Drink two to three cups of tea a day

‘Tea is rich in polyphenols, which have anti-inflammatory and antioxidant effects,’ says dietician Dr Carrie Ruxton, of the Tea Advisory Panel.

‘Endurance training puts chronic stress on muscles, ligaments and bones, which leads to inflammation and micro tears in the muscles.

‘Rest and recovery are needed to reverse the damage so you can continue training, so tea polyphenols help to support this. Green tea, in particular, has been linked with stronger anti-inflammatory effects.

‘Tea also contains a moderate amount of caffeine, which helps to promote fat burning.’

Start Planning

Olympian Sarah Lindsay, founder of Roar Fitness says: ‘Write a periodised training plan building up to the competition – then stick to it. A lot of people just do more and more running, but this doesn’t always mean you’re going to get fitter and often leads to injury.

‘You need to build up your miles on the road but also make sure all other areas of training are covered, ie prehab/injury prevention, stability, technique and, very importantly, recovery.

‘Nutrition and sleep are just as important as the training itself, so structure both into your plan.’

Interval Training

‘Interval runs could help improve your endurance and give you a chance to learn how far you can push your body before the big day,’ says running coach Cory Wharton-Malcolm.

‘After your warm-up, try running four to six reps of an 800m distance. Try it a little faster than your goal race pace with 30-60 seconds’ recovery between each rep, either walking or jogging at an easy pace.

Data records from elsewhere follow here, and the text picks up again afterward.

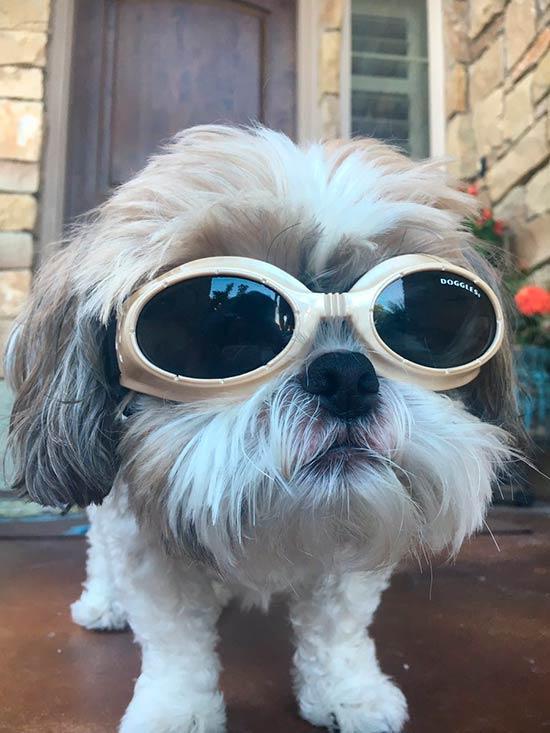 lentes para perros ciegos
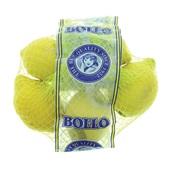citroenen voorkant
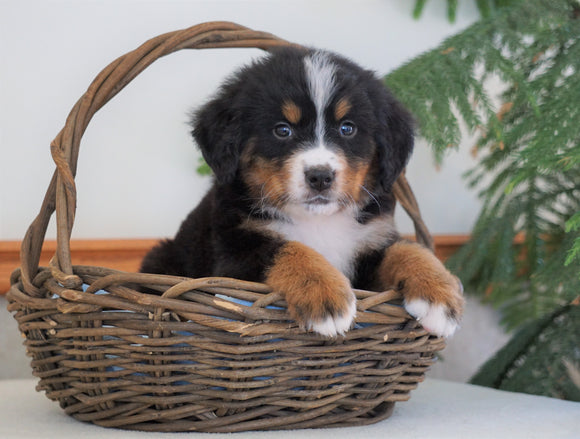 AKC Registered Bernese Mountain Dog For Sale Shiloh, OH Male- Baxter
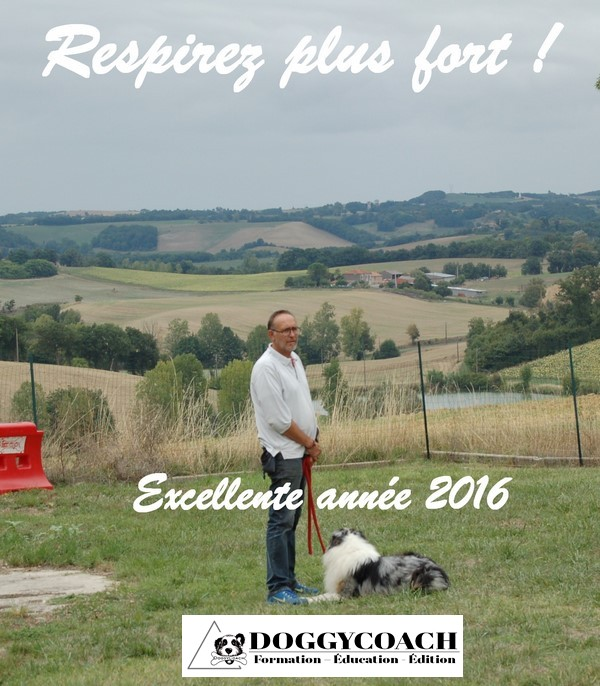 voeux 2016 doggycoach
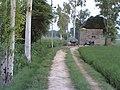 Js field - panoramio.jpg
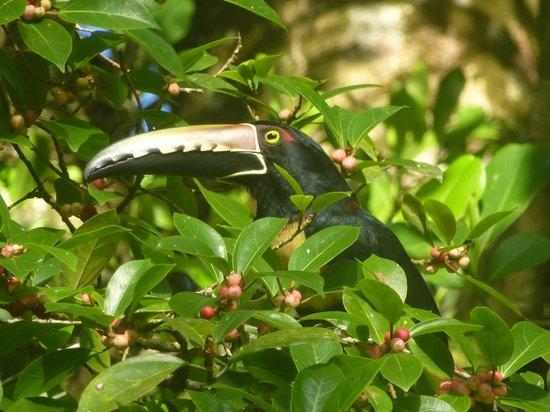Toucan & Tarpon: Dans l'arbre magique juste entre les bungalows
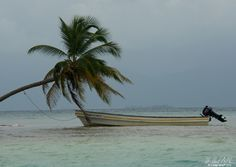 Afloat | H Hugh Miller #photography #palmtree #boat #sea #fineart #artwork #artist #art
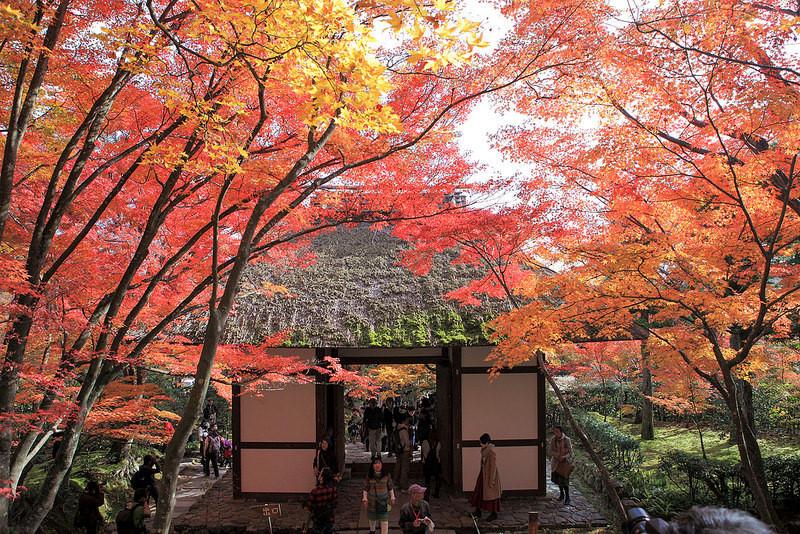 Jokakko-Ji Temple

‘As time passes increase the reps and lower the recovery time.’

Try an Ice Bath

Cold water therapy – a cold shower or an ice bath – is a brilliant practice to include in your pre-marathon training, says performance and purpose coach Mark Whittle.

‘Cold water causes the blood vessels to constrict and this sends blood to the vital
organs, which decreases the metabolic activity round the site of the muscles.

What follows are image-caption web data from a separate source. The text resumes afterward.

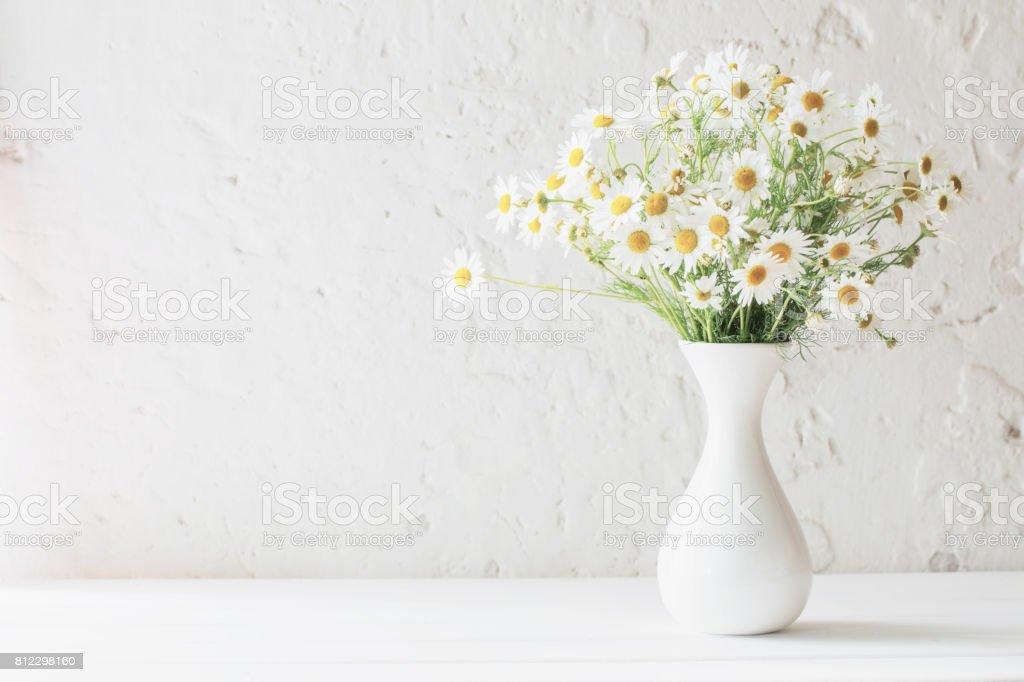 chamomile in vase on white background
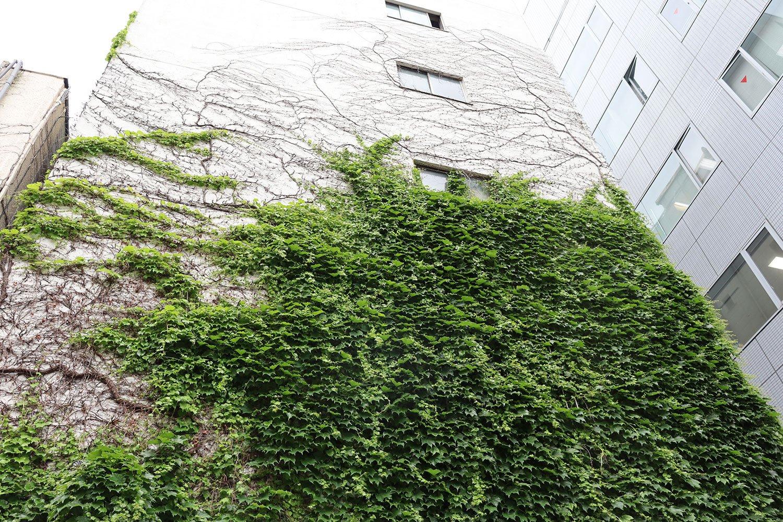 建物を徐々に緑に塗り替えるツタ。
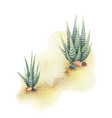 watercolor background with desert and cacti vector image vector image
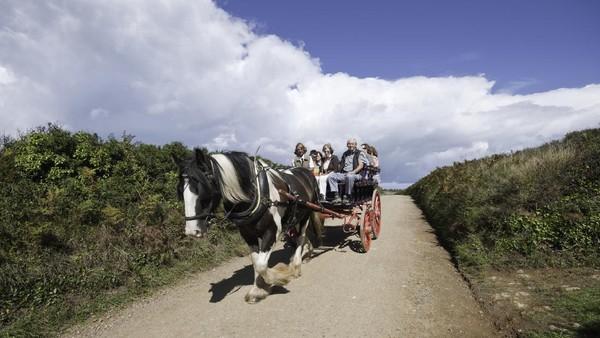 Yang unik lagi dari pulau Sark adalah di sana tidak ada mobil. Ya, mobil dilarang di Sark. Adanya gerobakl yang ditarik sapi, seperti di Gili Trawangan. (Getty Images/BrettCharlton)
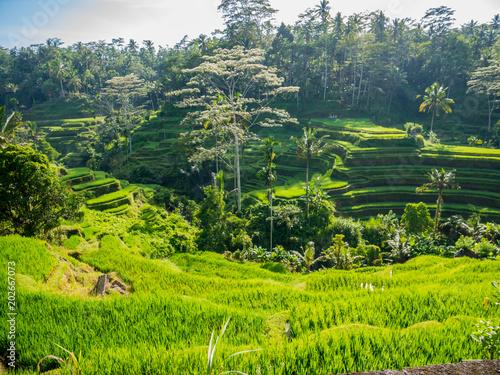 Poster Lime groen Reisterrassen Bali
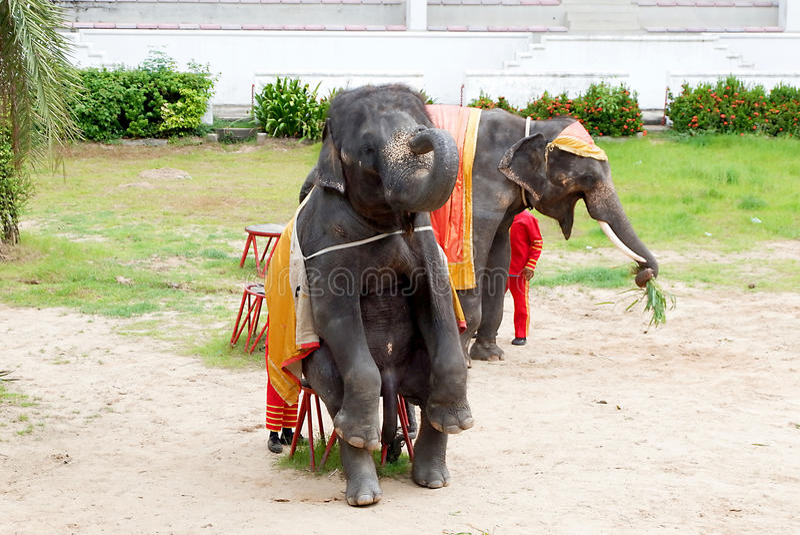 Elephant Show. In zoo Thailand stock photo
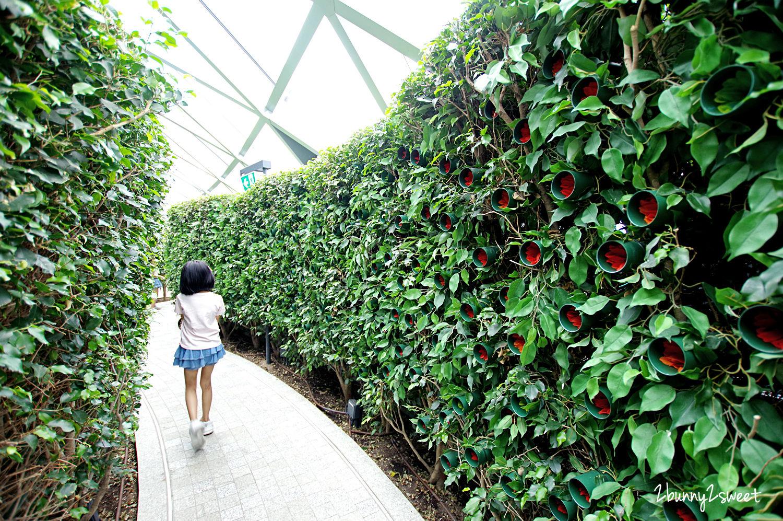 2019-1209-Hedge Maze 樹籬迷宮-05.jpg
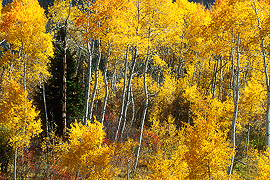 Fall Teton National Forest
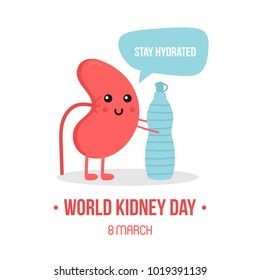 Vector illustration for world kidney day with kidney character, giving advice to stay hydrated, drink enough water.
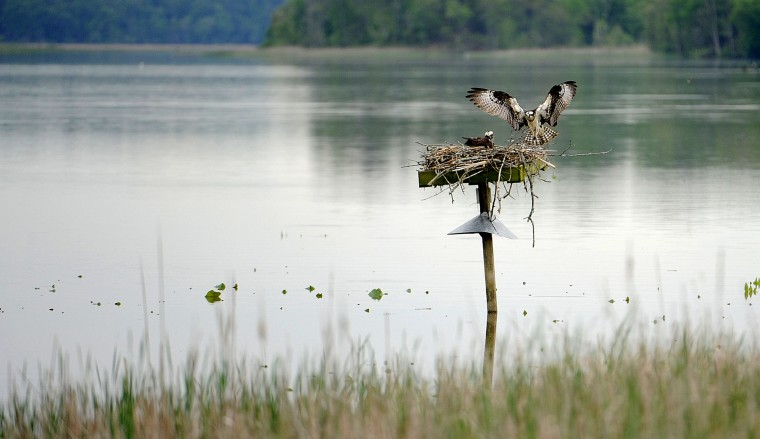 An Osprey flies from a platform as another remains on the nest.  The birds are seen from the observation blind off the Railroad Bed Trail in the Jug Bay Wetlands Sanctuary.  (Kim Hairston/Baltimore Sun)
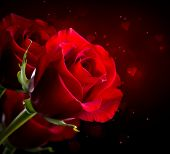 Red Rose Flower isolated on Black background. Beautiful Dark Red Rose closeup. Symbol of Love. Valen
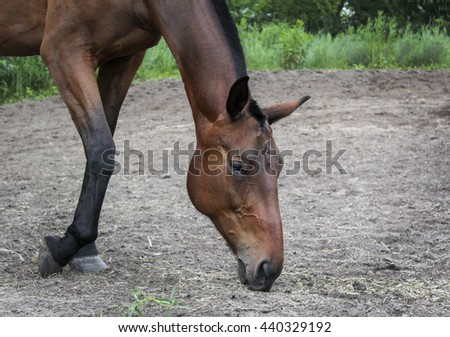 light brown horse walking and sniffing the gray sand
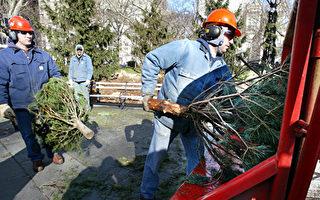 圣诞树可如何回收利用?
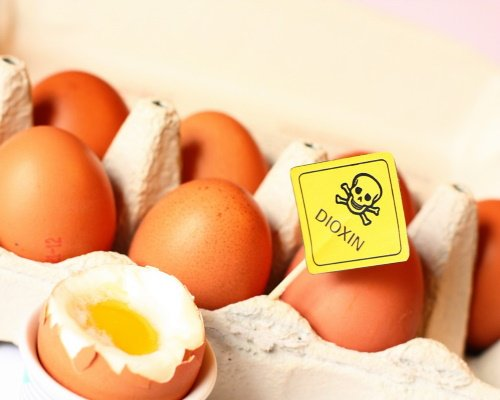 Eggs contaminated with Dioxin have been marketed and must be withdrawn.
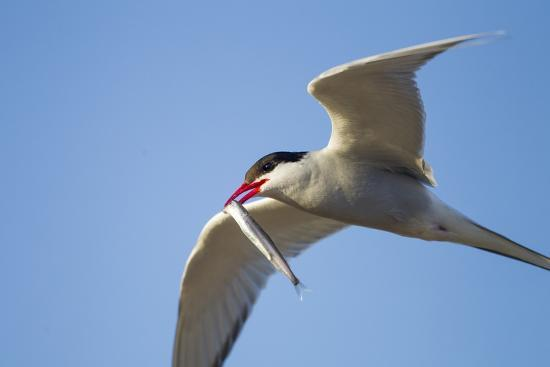 paul-souders-arctic-tern-hudson-bay-canada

‘Ice baths have anti-inflammatory benefits, too, as when we get out of the cold, the blood rushes back to the extremities, so we get the benefit of that fresh blood and the muscles get repaired.

‘It can also help your training on a mental level, as it’s about pushing yourself through an uncomfortable situation to get to the end, much like a marathon.’

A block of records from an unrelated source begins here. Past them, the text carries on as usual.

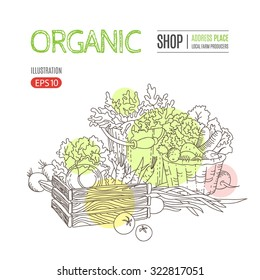 Template with autumn harvest, vegetables and herbs. Perfect design for farm market advertising, farming industry, bio product business. Business identity for bio products and agricultural industry.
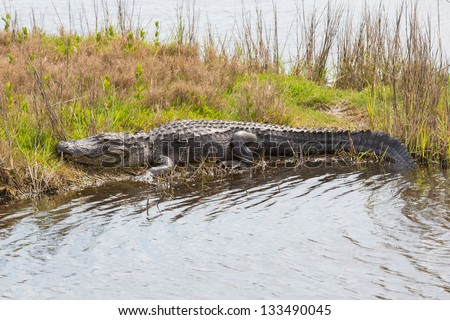 Gator in a Peaceful Slumber - stock photo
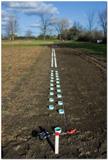 Deux rangées de plus de 80 tubes en plastique enfoncés à la verticale dans un champ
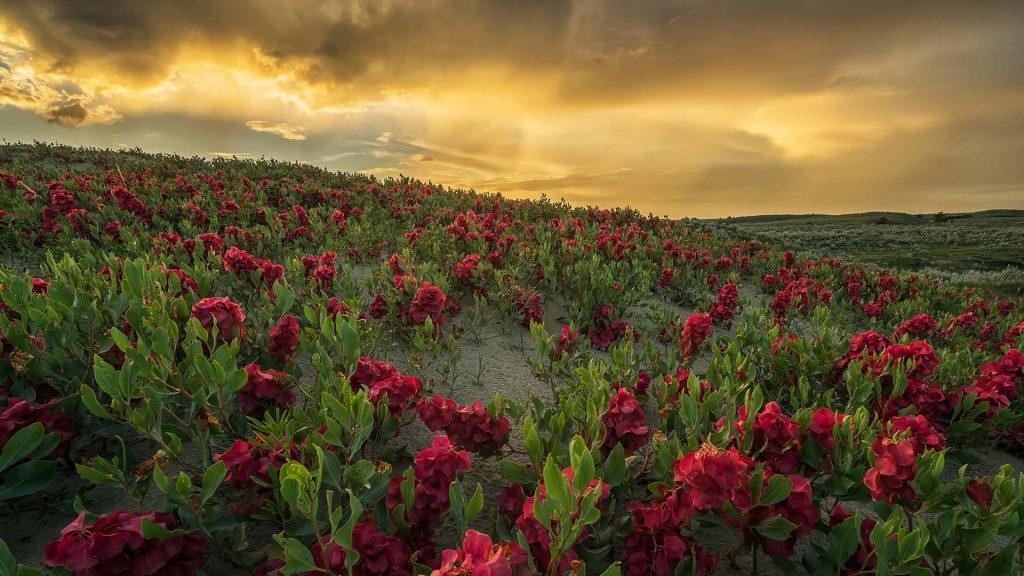 Sask Flowers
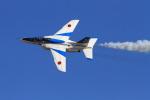 non-nonさんが、新田原基地で撮影した航空自衛隊 T-4の航空フォト(飛行機 写真・画像)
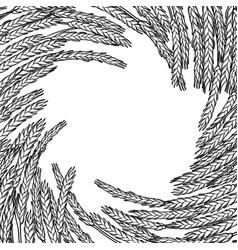 graphic malt design vector image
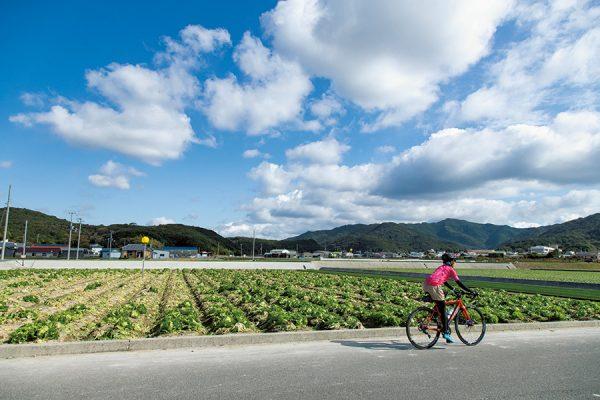 南海岸ミドルコース|兵庫県・ジャパンバイシクルルート実走調査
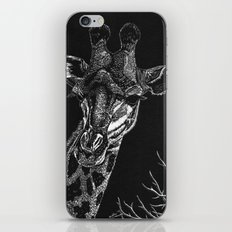 Giraffe iPhone & iPod Skin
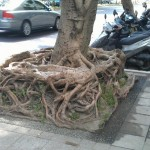 Problème de racines ?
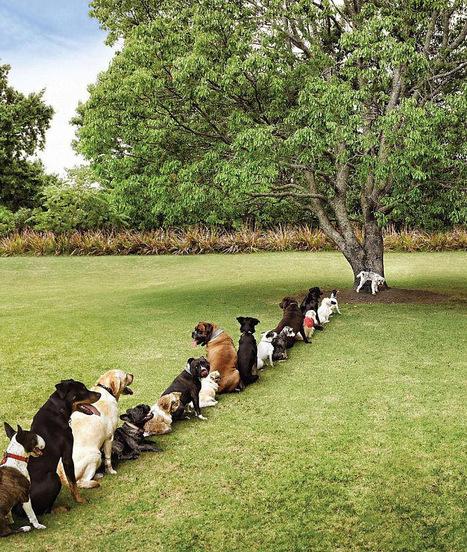 Graves problemas causados por la deforestación. | TIC JSL | Scoop.it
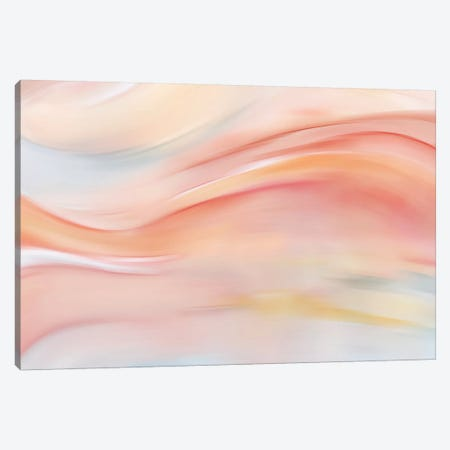 Soft Harmony Canvas Print #NAN198} by Nan Canvas Wall Art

First time in an ice bath? ‘Start with a few minutes and gradually work your way up to 15 minutes, which is the maximum,’ says Mark.

Need more of an incentive?

‘Running has changed my life,’ says health and wellbeing influencer Jess Megan (@jess_megan_), an advocate for exercise no matter what your shape or size.

‘I used to use alcohol as a coping mechanism and, although I still like to drink every so often, running provides me with a much healthier method to weather storms and stress.

‘For me, running is therapeutic. My main motivation to run is anxiety. In the first few weeks, I’d advise you to get used to the feeling of moving your body in a new way. It’s OK to have goals but don’t sweat the numbers.

‘Also, don’t punish yourself for not moving quickly enough. After a mentally strenuous year, our bodies need all the goodness they can get.

‘Running is no longer exclusive to “elites”. It’s for everyone. I have a wobbly belly, a big bum and jiggly thighs and yet, they look absolutely fantastic in stretchy joggers. If I can run, I promise, you can too.’